● **PROVIDED PASSAGE**:
Strawberry Hit With Cocaine Charge
Apr. 15, 1999
TAMPA, Fla. (AP) _ Darryl Strawberry's turbulent baseball career has taken another off-field jolt: He has been charged with possession of cocaine with a street value of about $20 and soliciting a prostitute.
The New York Yankees' outfielder offered a female undercover officer $50 for sex, Tampa police said after Wednesday night's arrest a few miles from the team's training complex.
A search turned up 0.3 grams _ about 100th of an ounce _ of powder cocaine wrapped in a $20 bill inside Strawberry's wallet, police said. He was booked and released on $6,000 bond early today.
``It appeared for personal use,'' police spokesman Joe Durkin said. ``One hit size.''
The 37-year-old outfielder told police that the cocaine did not belong to him and that he never intended to have sex with the undercover officer.
According to the police report, Strawberry said his wife's uncle used the vehicle the previous night and that it was possible he might have left the folded $20 bill in the glove compartment where Strawberry found it Wednesday.
The eight-time All-Star said he was joking around with the undercover officer about sex and drove off with no intention of meeting her at a nearby motel room.
Strawberry has been in Tampa to work himself back into shape following colon cancer surgery last Oct. 3.
Cocaine possession is a third-degree felony with a maximum penalty of five years in prison, Assistant State Attorney Pam Bondi said. The maximum penalty for solicitation, a misdemeanor, is 60 days in the county jail for a first offense. After that, the maximum penalty is a year in the county jail, she said.
However, those are general guidelines, Bondi said, indicating that charges for Strawberry had yet to reach the prosecutor's office.
Lonn Trost, the Yankees' general counsel, declined to comment, saying the team would allow the legal process to run its course before speaking out.

(Dataset entries)
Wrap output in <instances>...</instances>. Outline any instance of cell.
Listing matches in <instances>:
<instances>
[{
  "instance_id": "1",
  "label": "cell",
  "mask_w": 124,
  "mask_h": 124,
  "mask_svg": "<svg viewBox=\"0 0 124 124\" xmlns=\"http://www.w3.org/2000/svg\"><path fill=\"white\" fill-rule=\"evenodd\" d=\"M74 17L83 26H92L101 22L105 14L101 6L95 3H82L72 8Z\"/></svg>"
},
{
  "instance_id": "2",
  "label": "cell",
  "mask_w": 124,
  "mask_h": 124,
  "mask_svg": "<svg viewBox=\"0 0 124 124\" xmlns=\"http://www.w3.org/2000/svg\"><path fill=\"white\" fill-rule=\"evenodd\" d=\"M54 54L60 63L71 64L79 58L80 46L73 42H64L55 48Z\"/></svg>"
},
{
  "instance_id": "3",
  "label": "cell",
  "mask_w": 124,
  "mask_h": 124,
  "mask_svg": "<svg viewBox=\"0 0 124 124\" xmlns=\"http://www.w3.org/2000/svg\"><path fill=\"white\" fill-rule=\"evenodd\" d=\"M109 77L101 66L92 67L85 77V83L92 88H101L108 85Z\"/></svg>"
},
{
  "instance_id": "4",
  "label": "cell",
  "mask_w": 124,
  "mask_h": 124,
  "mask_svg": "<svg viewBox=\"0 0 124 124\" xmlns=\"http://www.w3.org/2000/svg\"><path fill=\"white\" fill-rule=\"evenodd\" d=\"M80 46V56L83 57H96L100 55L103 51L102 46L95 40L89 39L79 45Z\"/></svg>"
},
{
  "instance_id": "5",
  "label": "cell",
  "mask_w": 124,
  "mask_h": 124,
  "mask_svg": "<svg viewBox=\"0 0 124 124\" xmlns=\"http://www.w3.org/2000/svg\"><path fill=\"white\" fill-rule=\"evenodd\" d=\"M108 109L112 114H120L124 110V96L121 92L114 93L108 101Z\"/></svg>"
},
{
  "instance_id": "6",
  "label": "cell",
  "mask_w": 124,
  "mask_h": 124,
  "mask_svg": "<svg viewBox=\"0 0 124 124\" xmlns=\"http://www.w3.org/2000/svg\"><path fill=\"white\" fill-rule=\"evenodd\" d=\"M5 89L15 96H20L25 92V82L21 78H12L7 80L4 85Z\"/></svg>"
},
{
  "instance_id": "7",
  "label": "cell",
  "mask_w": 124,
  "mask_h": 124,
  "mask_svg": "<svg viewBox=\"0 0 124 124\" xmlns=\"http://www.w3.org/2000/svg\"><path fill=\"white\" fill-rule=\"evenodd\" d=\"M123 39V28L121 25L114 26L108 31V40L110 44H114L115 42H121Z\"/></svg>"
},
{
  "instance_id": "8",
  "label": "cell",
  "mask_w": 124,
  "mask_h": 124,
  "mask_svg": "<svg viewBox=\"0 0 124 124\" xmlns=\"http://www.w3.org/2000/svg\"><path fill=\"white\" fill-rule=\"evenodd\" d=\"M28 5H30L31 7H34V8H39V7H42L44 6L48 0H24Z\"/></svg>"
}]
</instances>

● **ASSIGNMENT 1**:
In the article on Darryl Strawberry's arrest, what amount of bond was he released on?
● **ASSIGNMENT 2**:
Carry on the article about Darryl Strawberry's cocaine charge from its last sentence.

● **ANSWER SPACE 1**:
$6,000

● **ANSWER SPACE 2**:
After the Yankees won the World Series without him, New York City Mayor Rudolph Giuliani praised Strawberry ``for the comeback he's made as a baseball player and the comeback he's making in life.''
He was in New York last weekend to receive his World Series ring, but was not expected to join the Yankees until he completed chemotherapy and a stint with Triple-A Columbus.
Strawberry's list of substance abuse problems is lengthy.
Major league baseball suspended him for 60 days in 1995 after he tested positive for cocaine. The previous year, he entered the Betty Ford Center in Rancho Mirage, Calif., and spent four weeks undergoing treatment for a substance abuse problem.
In 1990, while with the New York Mets, he entered the Smithers Center in New York for alcohol rehabilitation.
In addition to substance abuse, Strawberry also ran afoul of tax laws. In 1995, a federal court ordered him to repay $350,000 in back taxes and sentenced him to six months of home confinement, except for games.
Strawberry, the National League Rookie of the Year in 1983 and a World Series champion with the Mets in 1986, also was accused of failing to make timely payments to an ex-wife.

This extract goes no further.